Task
Retype the entries, please, from their first line to the line containing "6 tips for epic blog post ideas", exactly and only those lines, minus the pictures.
---- Listed entries
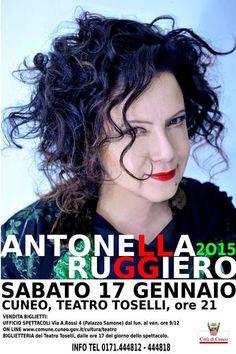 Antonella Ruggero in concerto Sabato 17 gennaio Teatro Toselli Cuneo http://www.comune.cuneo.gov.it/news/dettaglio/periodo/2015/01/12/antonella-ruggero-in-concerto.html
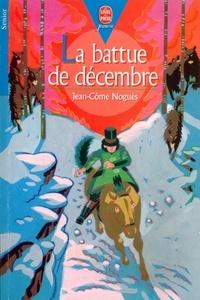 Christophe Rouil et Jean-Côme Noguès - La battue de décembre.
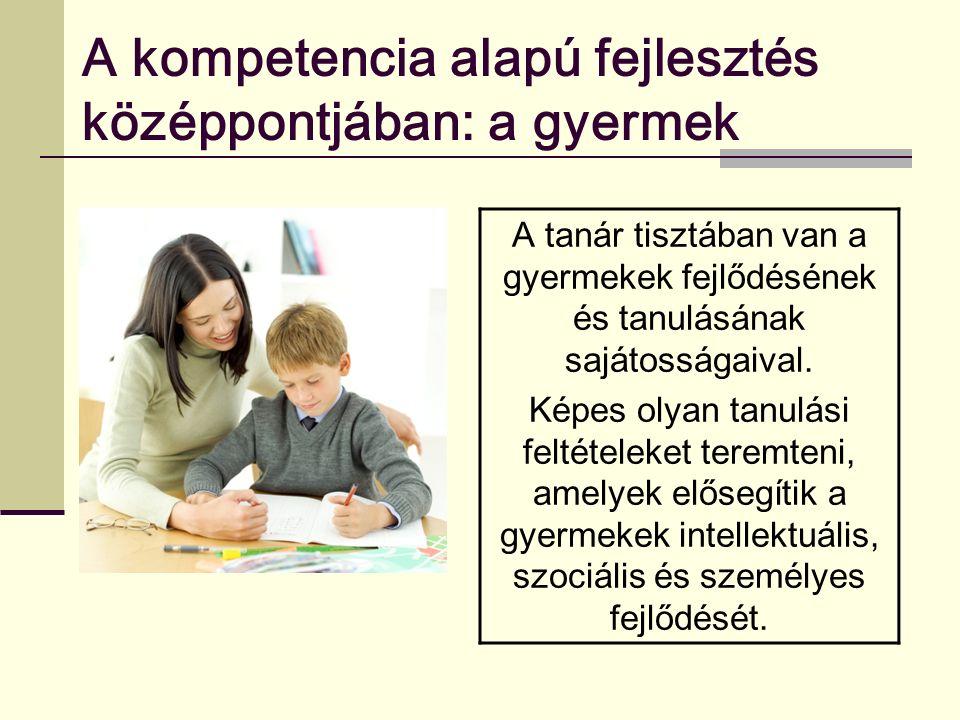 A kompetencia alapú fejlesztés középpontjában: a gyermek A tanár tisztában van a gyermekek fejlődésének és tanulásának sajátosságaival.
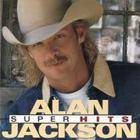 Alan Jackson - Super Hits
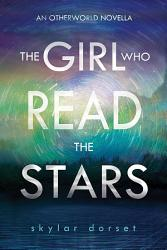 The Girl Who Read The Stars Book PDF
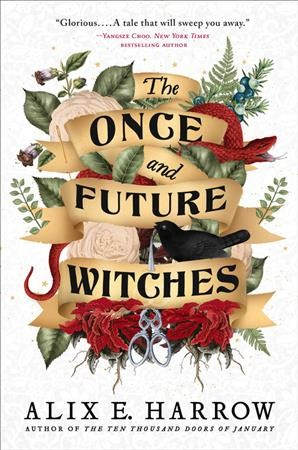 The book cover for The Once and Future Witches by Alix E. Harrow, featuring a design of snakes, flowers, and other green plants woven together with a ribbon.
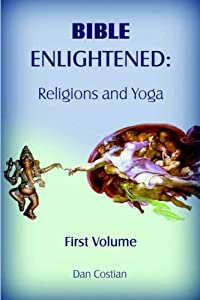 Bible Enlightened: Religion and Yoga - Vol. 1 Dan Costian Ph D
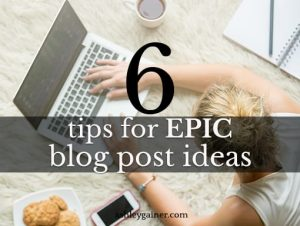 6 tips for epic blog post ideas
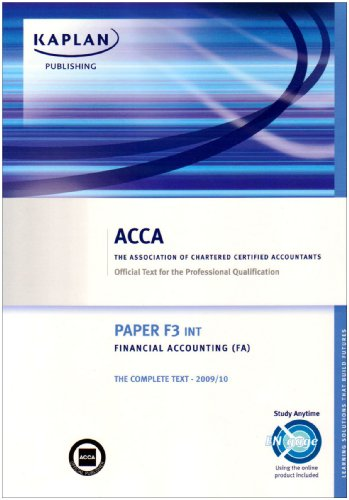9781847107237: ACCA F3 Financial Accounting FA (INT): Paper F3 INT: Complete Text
--------
Solution to this exercise
 Antonella Ruggero in concerto Sabato 17 gennaio Teatro Toselli Cuneo http://www.comune.cuneo.gov.it/news/dettaglio/periodo/2015/01/12/antonella-ruggero-in-concerto.html
 Christophe Rouil et Jean-Côme Noguès - La battue de décembre.
 A kompetencia alapú fejlesztés középpontjában: a gyermek A tanár tisztában van a gyermekek fejlődésének és tanulásának sajátosságaival.
 Alan Jackson - Super Hits
 The Girl Who Read The Stars Book PDF
 The book cover for The Once and Future Witches by Alix E. Harrow, featuring a design of snakes, flowers, and other green plants woven together with a ribbon.
 Bible Enlightened: Religion and Yoga - Vol. 1 Dan Costian Ph D
 6 tips for epic blog post ideas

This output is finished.